WHAT IS BEING ASKED ▸
All lines from the one with "order: Artiodactyla" to the end of the entries below must be written out exactly. Leave out any other line.

DATA SECTION ▸
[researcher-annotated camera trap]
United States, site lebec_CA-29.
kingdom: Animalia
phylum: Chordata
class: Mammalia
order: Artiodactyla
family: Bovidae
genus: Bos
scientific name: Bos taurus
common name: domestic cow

ANSWER TO THE EXERCISE ▸
order: Artiodactyla
family: Bovidae
genus: Bos
scientific name: Bos taurus
common name: domestic cow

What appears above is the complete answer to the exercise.